A week after my call with Sopko, I stood on the edge of that dry dock, which looks like a massive concrete swimming pool. At 5.5 acres, it’s one of the largest dry docks on the East Coast. Next to me was Teaera Strum, who’s hoping her family-owned welding and fabrication firm, Strum Contracting, will be chosen to complete some of those reinforcements. A monopile can weigh as much as four fully loaded Boeing 747s. “None of this can support the monopiles right now,” Strum said, pointing into the dock. “If they were here, they would literally sink into the ground.”
In 2019, Strum Contracting was tapped by US Wind to make similar port enhancements to another berth at TPA. Strum used the opportunity to partner with a local workforce development nonprofit that trains people in the community for manufacturing jobs, ultimately hiring seven new workers (in addition to her staff of 30) for the project, some of whom had been previously incarcerated. “[These jobs] almost allow us to re-create the working class,” she said.
For Strum, taking care of her community means not just creating good-paying jobs but also protecting it from the impacts of global warming. Last summer, her crews were unable to work for days because of unsafe air from Canadian wildfire smoke. She believes investment in clean energy like offshore wind is paramount for both the local economy and the future of the planet. Strum knows that she can’t stop climate change alone, but she can help slow it down. She believes Maryland is doing everything it can to be on the right side of history. “Don’t get me wrong though,” she said, “It’s like waiting for paint to dry.”
Sopko said that US Wind remains “very, very committed,” to its projects in Maryland. The company’s first planned wind farm, MarWin, already has a draft environmental impact statement, and she hopes the project will get final approval by late 2024. Still, she said, it’s difficult to imagine the 22-turbine wind farm coming online by 2025, the company’s original goal.
As for Sparrows Point Steel, the schedule is even murkier. While US Wind’s own wind farms will be the anchor customers, the steel manufacturer will need a lot more demand than that to become operational. “To build a thriving business there, we need orders from other developers, to build components for their projects,” Sopko explained. “Seeing the headlines of project cancellations, project delays, or companies pulling out of states—we have to remain flexible as well.”

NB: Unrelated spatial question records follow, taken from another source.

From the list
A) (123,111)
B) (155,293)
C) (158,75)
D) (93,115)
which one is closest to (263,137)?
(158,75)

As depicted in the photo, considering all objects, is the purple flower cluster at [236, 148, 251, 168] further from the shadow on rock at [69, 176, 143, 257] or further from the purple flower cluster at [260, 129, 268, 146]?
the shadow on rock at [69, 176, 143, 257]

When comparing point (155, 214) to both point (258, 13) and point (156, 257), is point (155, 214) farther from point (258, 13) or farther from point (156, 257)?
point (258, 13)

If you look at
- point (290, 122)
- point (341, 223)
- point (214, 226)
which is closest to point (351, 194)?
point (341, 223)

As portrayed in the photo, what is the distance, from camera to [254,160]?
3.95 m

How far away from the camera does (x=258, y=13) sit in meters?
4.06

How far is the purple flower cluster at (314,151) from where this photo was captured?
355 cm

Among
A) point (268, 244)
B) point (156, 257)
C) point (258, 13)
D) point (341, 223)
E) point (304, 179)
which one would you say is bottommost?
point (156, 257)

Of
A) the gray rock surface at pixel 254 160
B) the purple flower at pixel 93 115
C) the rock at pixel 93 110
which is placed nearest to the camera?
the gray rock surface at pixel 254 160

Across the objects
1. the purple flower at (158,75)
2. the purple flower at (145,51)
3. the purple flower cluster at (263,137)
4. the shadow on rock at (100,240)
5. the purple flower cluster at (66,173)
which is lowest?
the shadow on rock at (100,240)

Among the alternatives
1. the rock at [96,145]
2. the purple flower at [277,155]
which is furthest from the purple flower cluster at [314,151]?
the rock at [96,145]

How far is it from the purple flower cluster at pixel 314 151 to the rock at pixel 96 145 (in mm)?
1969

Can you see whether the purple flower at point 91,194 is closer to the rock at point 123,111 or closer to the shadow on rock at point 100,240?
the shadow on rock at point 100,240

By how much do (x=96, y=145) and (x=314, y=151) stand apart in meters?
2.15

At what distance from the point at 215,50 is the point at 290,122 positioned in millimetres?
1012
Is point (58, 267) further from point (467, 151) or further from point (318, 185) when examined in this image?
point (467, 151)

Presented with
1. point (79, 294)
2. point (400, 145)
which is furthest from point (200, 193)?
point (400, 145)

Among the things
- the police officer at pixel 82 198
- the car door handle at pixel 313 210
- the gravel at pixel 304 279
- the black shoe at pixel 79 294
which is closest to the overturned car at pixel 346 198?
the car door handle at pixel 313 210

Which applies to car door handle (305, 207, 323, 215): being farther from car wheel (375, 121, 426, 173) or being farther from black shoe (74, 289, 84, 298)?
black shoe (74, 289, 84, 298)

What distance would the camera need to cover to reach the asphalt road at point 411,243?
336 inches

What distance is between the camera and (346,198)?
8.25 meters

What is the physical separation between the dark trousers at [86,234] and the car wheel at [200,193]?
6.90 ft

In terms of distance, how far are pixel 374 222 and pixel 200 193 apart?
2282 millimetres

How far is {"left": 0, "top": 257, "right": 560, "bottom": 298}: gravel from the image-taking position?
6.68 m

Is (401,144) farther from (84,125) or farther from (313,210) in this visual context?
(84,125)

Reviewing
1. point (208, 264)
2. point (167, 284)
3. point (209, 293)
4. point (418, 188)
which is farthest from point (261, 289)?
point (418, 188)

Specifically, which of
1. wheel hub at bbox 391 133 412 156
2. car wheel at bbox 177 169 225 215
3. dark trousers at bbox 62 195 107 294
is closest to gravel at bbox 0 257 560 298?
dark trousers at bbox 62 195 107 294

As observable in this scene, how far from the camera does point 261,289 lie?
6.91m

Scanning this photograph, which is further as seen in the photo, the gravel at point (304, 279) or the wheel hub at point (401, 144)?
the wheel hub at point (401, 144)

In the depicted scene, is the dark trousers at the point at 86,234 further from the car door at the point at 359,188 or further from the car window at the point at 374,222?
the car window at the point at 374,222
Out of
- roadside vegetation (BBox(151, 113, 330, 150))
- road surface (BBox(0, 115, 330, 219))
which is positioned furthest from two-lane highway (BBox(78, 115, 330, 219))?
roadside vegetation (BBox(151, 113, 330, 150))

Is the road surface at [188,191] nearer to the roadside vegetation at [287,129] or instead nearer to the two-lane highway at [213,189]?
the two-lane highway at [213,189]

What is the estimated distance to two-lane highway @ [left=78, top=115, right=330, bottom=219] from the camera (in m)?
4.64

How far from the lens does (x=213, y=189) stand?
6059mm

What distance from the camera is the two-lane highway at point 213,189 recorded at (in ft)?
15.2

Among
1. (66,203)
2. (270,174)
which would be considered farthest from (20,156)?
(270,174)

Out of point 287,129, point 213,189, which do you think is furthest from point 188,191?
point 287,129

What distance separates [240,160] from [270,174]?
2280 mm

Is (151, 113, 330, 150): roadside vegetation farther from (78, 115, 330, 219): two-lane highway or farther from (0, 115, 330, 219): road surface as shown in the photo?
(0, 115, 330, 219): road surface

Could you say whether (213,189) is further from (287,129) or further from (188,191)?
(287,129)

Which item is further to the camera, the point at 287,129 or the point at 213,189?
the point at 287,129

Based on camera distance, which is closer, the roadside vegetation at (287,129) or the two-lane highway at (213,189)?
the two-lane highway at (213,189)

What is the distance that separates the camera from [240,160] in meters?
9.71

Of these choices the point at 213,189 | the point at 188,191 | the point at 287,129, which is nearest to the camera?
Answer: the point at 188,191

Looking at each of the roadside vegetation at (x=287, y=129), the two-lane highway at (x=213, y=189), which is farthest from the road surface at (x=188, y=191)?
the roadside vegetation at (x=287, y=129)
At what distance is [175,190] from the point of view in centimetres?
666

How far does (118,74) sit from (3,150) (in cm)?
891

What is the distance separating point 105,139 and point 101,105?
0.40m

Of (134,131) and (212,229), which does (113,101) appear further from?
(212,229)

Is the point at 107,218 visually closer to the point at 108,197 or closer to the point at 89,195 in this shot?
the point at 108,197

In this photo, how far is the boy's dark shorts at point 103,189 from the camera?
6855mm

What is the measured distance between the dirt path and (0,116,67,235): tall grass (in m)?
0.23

Sopko likened the situation to “trying to build the plane as you fly it.” If anyone would like things to move quicker, it’s Strum. But when considering the scale needed to get offshore wind in the Northeast up and running, she reflects on the history of steelmaking in Baltimore, where workers built 384 Liberty ships during World War II.
“We’re American. We can make anything happen,” she said, “If Liberty ships were built here, we surely can make some monopiles.”
THERE IS ONE PLACE in Maryland where wind turbines are already spinning over the Atlantic Ocean—inside a 40-foot, 360-degree simulator at the Maritime Institute of Technology and Graduate Studies (MITAGS) in Linthicum Heights, just south of Baltimore. In the rush to scale up an offshore wind workforce, institute staff hope the simulator will play a role in training workers in the industry.
Since 2021, the institute, a nonprofit vocational training center, has been inviting mariners—everyone from Coast Guard captains to crab-boat operators—to visit and learn what it would feel like to navigate through Ørsted’s now-canceled Ocean Wind 1 farm by stepping inside its hyper-realistic simulator. Ørsted partnered with MITAGS to develop and operate the wind farm simulator, according to Catherine Gianelloni, the center’s East Coast academic director and my tour guide the day I went to see it for myself. Prior to the partnership, the only way a maritime professional could experience a wind farm would be by flying to Europe and getting on a boat.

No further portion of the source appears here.